[Scene questions in images]
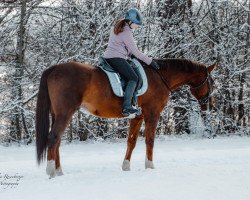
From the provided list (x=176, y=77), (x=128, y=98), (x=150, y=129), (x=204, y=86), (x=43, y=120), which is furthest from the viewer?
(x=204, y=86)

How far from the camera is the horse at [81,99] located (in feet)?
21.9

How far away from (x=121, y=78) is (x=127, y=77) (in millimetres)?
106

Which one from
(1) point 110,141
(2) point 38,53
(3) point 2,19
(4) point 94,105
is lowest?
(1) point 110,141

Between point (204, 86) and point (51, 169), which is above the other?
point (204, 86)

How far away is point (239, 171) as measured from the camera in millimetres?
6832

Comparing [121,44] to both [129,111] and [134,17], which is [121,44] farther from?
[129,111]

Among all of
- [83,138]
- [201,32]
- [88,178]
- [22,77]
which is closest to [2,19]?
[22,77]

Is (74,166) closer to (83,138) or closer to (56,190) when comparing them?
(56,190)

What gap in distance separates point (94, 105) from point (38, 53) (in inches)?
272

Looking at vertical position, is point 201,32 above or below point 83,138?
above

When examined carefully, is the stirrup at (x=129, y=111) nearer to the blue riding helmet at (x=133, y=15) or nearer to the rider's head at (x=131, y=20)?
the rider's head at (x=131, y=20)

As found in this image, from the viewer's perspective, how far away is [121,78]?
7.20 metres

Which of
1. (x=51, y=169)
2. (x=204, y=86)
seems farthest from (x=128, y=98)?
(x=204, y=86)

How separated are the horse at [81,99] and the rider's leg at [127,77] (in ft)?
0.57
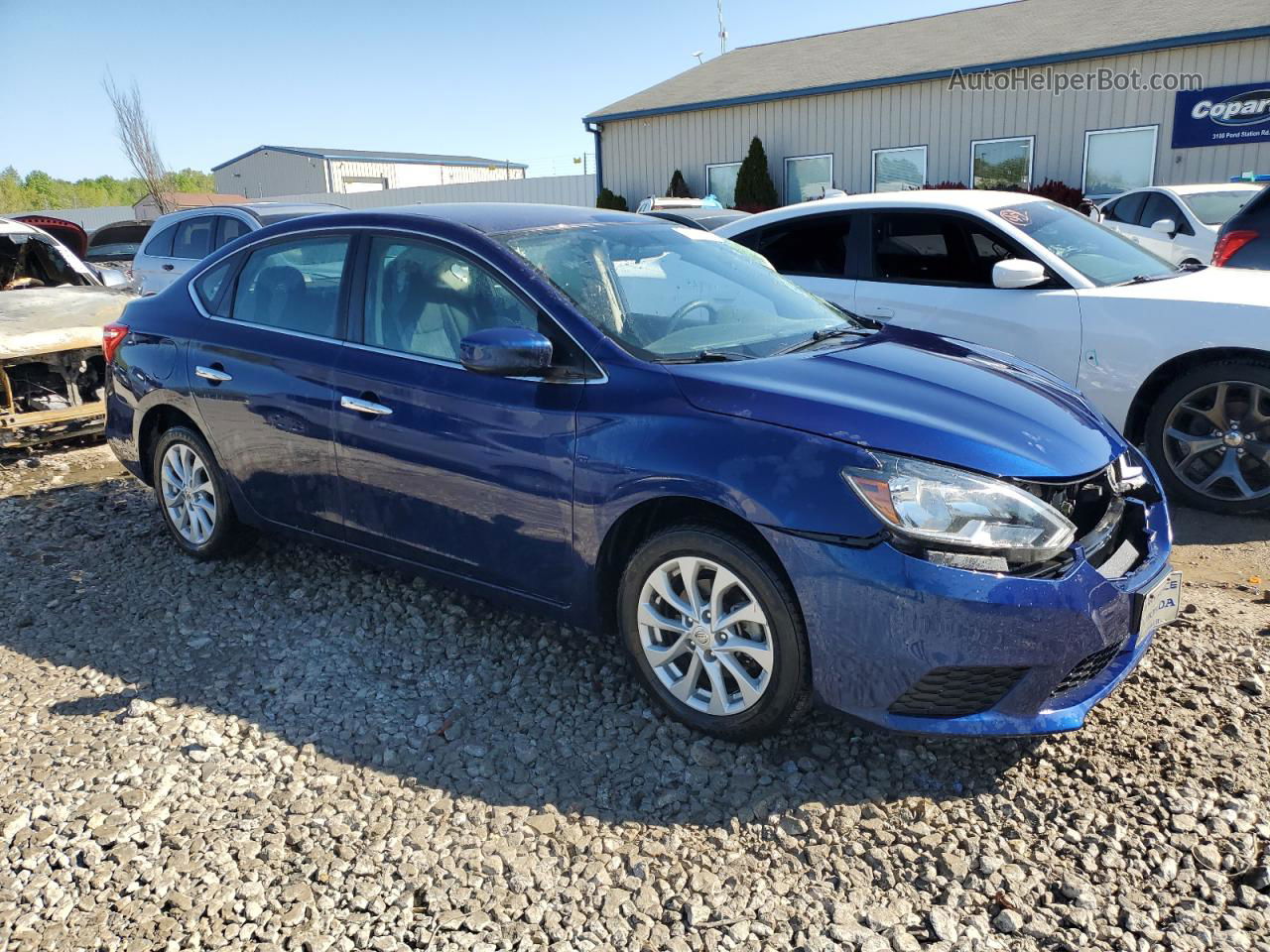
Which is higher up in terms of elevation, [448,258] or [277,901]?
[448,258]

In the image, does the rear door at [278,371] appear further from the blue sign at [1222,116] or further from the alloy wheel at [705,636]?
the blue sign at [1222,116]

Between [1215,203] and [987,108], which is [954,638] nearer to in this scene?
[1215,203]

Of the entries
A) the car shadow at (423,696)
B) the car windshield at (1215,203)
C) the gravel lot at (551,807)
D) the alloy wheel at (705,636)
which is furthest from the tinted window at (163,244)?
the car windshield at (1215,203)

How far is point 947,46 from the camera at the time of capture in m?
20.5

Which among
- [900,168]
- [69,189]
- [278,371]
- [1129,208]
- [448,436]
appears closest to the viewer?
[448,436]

◆ What the task requires
Turn the data above into a JSON list of strings with one string per line, skipping blank lines and leaving out the pictures.

◆ Correct response
[
  "From the provided list (x=176, y=77), (x=128, y=98), (x=150, y=129), (x=204, y=86), (x=43, y=120), which is furthest from the viewer?",
  "(x=204, y=86)",
  "How far from the camera is the horse at [81,99] located (in feet)?",
  "21.9",
  "How far away from (x=121, y=78) is (x=127, y=77) (in millimetres)?",
  "106",
  "Which one from",
  "(1) point 110,141",
  "(2) point 38,53",
  "(3) point 2,19",
  "(4) point 94,105",
  "is lowest?",
  "(1) point 110,141",
  "Between point (204, 86) and point (51, 169), which is above the other?",
  "point (204, 86)",
  "How far away is point (239, 171) as measured from the camera in millimetres?",
  "6832",
  "Comparing [121,44] to both [129,111] and [134,17], which is [121,44] farther from?",
  "[129,111]",
  "Among all of",
  "- [83,138]",
  "- [201,32]",
  "- [88,178]",
  "- [22,77]",
  "which is closest to [2,19]?",
  "[22,77]",
  "Is (74,166) closer to (83,138) or closer to (56,190) when comparing them?",
  "(56,190)",
  "What gap in distance separates point (94, 105) from point (38, 53) (in inches)?",
  "272",
  "Looking at vertical position, is point 201,32 above or below point 83,138?",
  "above",
  "When examined carefully, is the stirrup at (x=129, y=111) nearer to the blue riding helmet at (x=133, y=15) or nearer to the rider's head at (x=131, y=20)?",
  "the rider's head at (x=131, y=20)",
  "As found in this image, from the viewer's perspective, how far away is [121,78]?",
  "7.20 metres",
  "Which of",
  "1. (x=51, y=169)",
  "2. (x=204, y=86)",
  "seems farthest from (x=128, y=98)?",
  "(x=204, y=86)",
  "How separated are the horse at [81,99] and the rider's leg at [127,77] (in ft)?",
  "0.57",
  "Which is higher up in terms of elevation, [448,258] or [277,901]?",
  "[448,258]",
  "In the image, does the rear door at [278,371] appear further from the blue sign at [1222,116] or further from the alloy wheel at [705,636]?",
  "the blue sign at [1222,116]",
  "Between [1215,203] and [987,108], which is [954,638] nearer to in this scene?",
  "[1215,203]",
  "Of the entries",
  "A) the car shadow at (423,696)",
  "B) the car windshield at (1215,203)",
  "C) the gravel lot at (551,807)",
  "D) the alloy wheel at (705,636)",
  "which is furthest from the tinted window at (163,244)?",
  "the car windshield at (1215,203)",
  "How far is point 947,46 from the camera at the time of capture in m?",
  "20.5",
  "Which among",
  "- [900,168]",
  "- [69,189]",
  "- [278,371]",
  "- [1129,208]",
  "- [448,436]",
  "appears closest to the viewer?",
  "[448,436]"
]